You should notice that assessing the scope and use cases for EA overlaps the governance assessments and decision-making underlying the executive guidance. This is a foundational characteristic of a good EDS, namely, the cross-fertilization and constant realignment of all of its parts as the organization puts it into real action. These topics should be explicitly presented and discussed at program reviews.

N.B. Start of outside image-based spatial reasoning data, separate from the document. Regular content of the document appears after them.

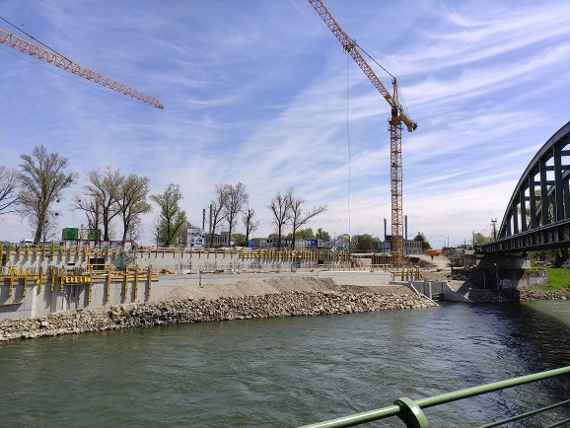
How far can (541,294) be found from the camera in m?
73.6

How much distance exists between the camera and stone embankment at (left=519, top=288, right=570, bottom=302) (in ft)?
238

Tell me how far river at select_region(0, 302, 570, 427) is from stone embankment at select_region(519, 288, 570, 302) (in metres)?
38.7

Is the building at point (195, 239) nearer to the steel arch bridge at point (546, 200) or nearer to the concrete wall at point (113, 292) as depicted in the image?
the concrete wall at point (113, 292)

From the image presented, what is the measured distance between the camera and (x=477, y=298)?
221 feet

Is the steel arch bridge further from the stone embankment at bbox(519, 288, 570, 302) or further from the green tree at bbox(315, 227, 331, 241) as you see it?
the green tree at bbox(315, 227, 331, 241)

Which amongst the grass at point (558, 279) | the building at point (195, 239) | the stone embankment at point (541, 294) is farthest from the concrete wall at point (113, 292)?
the grass at point (558, 279)

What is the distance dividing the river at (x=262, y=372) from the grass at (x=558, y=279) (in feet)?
155

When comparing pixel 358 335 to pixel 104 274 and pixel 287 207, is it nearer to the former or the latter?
pixel 104 274

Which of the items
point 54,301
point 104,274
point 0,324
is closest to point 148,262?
point 104,274

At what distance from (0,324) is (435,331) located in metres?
36.0

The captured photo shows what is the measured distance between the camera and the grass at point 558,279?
7731 centimetres

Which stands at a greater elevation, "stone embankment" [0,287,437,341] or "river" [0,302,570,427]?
"stone embankment" [0,287,437,341]

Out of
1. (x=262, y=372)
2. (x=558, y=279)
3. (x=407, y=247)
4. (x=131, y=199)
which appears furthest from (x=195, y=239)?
(x=407, y=247)

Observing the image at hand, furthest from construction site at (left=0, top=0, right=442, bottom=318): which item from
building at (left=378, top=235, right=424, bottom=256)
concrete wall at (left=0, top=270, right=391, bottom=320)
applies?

Other common implementation techniques that can be very useful if performed with a clear scope of LOE for benefits are:
- Data modeling
- Metadata schema development
- Semantic standards for core data sets
- Common data repository
- Hybrid Cloud architecture
- Big Data processing in YARN, SPARK, HIVE
- At-rest encryption
- In-transit encryption
- OS kernel level access control
- Automated lineage analysis and query
- Manual QA/QC documentation per industry standards
- EA logical models
- EA physical models
- External technology reviews
- External program reviews
- Internal red-team reviews
- Supply chain approach to data lifecycle
- Data science toolkits with notebook capture
- Automated data QA analysis at all stages of workflow
There are many more techniques and tools. While some are significant opportunities, such as Big Data and Hybrid Clouds, others are potentially much hyped minor palliatives for serious hurdles. This is a specific area that warrants in-depth consideration while developing the EDS. That is, do not simply adopt the latest industry fad as this is likely to not produce much needed capability improvement while squandering valuable organizational resources.
Achieving these benefits will require discipline and belief. Hurdles will occur and easier pathways for immediate actions will appear tempting. The executives must believe that this investment will generate substantial benefits. This requires that the implementors practice disciplined adherence to the guiding principles and governance procedures. This does not mean governance is blindly followed. Rather, the performance metrics should determine when procedures work well and when they need to be modified or removed. A well-executed EDS will do so regularly as part of the reviews.
In my experience, a little deep analysis to craft a realistic and still ambitious EDS will transform the organization and several careers with large, tangible, impressive advances. From this well-crafted EDS, a true roadmap will make the journey smoother, widely endorsed, and produce admired achievements.